[Recorded data]

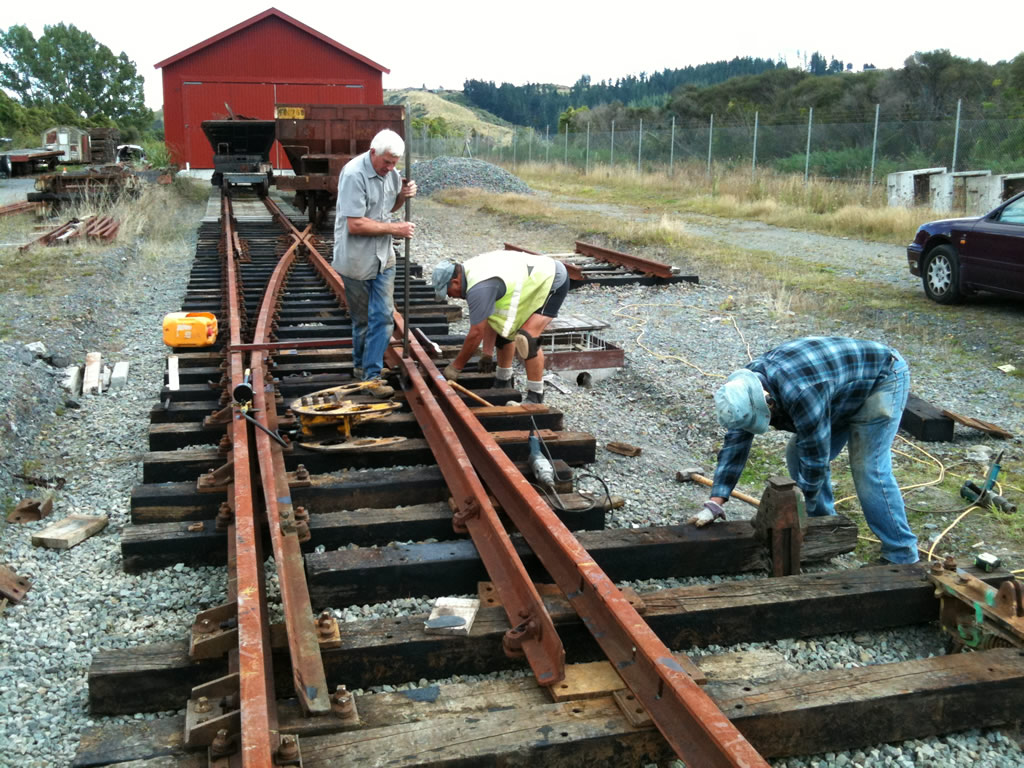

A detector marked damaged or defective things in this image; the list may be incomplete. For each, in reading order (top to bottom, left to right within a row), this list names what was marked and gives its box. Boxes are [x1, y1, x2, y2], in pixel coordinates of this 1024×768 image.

rusty rail track [80, 190, 1024, 768]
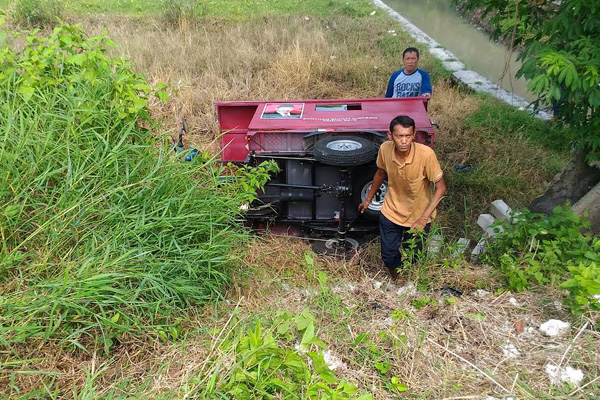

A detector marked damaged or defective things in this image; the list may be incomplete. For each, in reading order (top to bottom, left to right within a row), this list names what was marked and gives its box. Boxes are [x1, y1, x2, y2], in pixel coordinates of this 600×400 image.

overturned red vehicle [216, 97, 436, 250]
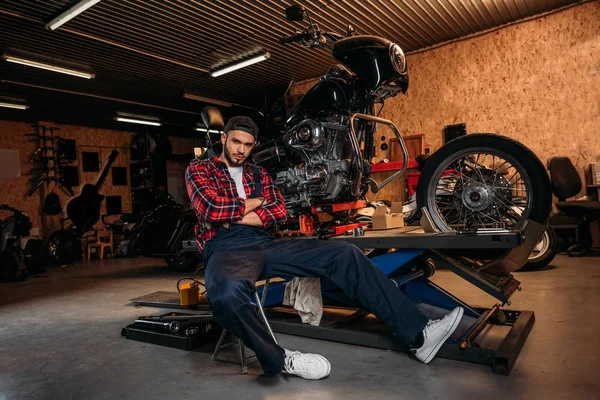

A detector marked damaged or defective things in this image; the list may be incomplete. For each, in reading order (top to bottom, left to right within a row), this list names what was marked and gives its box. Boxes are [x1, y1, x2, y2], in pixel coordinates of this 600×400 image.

exposed motorcycle engine [274, 117, 354, 211]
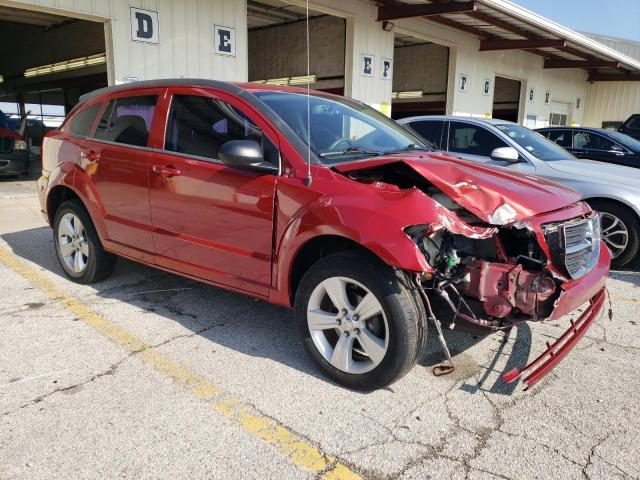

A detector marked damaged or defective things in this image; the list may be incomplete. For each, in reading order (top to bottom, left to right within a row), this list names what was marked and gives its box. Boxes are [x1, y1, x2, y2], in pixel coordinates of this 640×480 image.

severe front damage [336, 155, 608, 390]
crumpled bumper [500, 244, 608, 390]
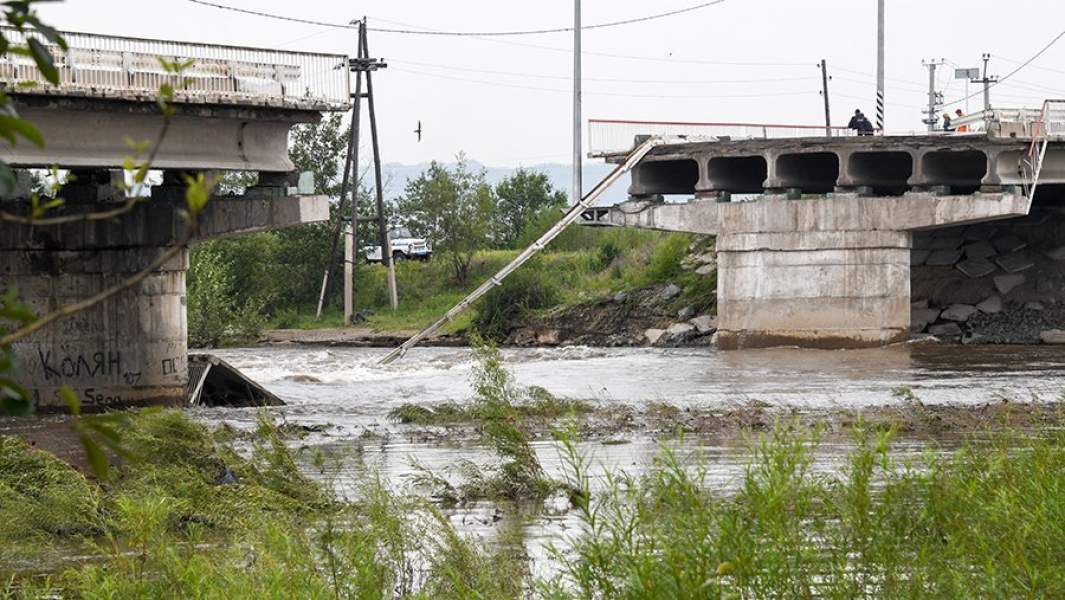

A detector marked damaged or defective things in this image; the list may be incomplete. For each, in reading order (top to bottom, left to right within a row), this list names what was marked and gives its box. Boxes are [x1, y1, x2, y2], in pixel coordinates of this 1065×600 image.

damaged road bridge [0, 28, 344, 412]
damaged road bridge [580, 115, 1064, 350]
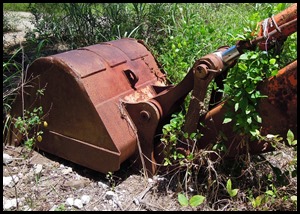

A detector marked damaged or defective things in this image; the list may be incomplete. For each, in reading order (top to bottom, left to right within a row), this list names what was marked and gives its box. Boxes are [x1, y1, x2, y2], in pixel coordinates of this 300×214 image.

rusty excavator bucket [8, 3, 296, 177]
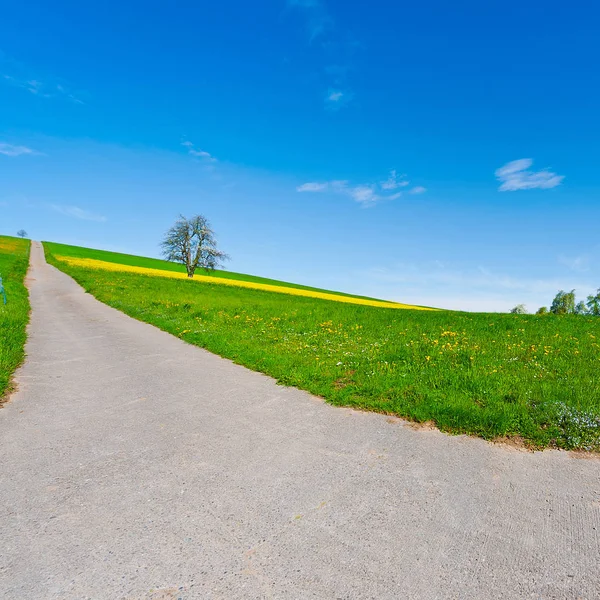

▸ WHAT IS NEEDED
Write out every line of the records above word for word, leaving out the pictures.

▸ ANSWER TO THIS EXERCISE
A detector marked damaged or defective things in this image; the list may be incomplete. For each, in reading order (top to bottom, left to right within a row), this list names what was marked and gives its box. Boxes are [x1, y1, x2, y2], in pixel coordinates of this 1024×768 image.

rusty rail track [80, 190, 1024, 768]

A detector marked damaged or defective things in this image; the list may be incomplete. For each, in reading order (top to bottom, left to right within a row), this list names what was marked and gives its box. Boxes are [x1, y1, x2, y2], in pixel coordinates of this 600×400 image.

overturned red vehicle [216, 97, 436, 250]

A detector marked damaged or defective things in this image; the list may be incomplete. For each, in reading order (top to bottom, left to right within a row), this list names what was marked and gives its box. Boxes are [x1, y1, x2, y2], in pixel coordinates of this 600×400 image.

exposed motorcycle engine [274, 117, 354, 211]

A detector marked damaged or defective things in this image; the list may be incomplete. For each, in reading order (top to bottom, left to right within a row), this list names what was marked and gives its box. Boxes are [x1, y1, x2, y2], in pixel coordinates of this 640×480 image.

severe front damage [336, 155, 608, 390]
crumpled bumper [500, 244, 608, 390]

A detector marked damaged or defective things in this image; the list may be incomplete. For each, in reading order (top to bottom, left to right within a row), this list names what was marked and gives its box. Boxes are [x1, y1, x2, y2], in pixel coordinates of this 1065×600 image.

damaged road bridge [0, 28, 344, 412]
damaged road bridge [580, 115, 1064, 350]

A detector marked damaged or defective things in this image; the list may be incomplete. For each, in reading order (top to bottom, left to right within a row), this list names what was marked and gives its box. Boxes are [x1, y1, x2, y2], in pixel coordinates of this 300×214 image.

rusty excavator bucket [8, 3, 296, 177]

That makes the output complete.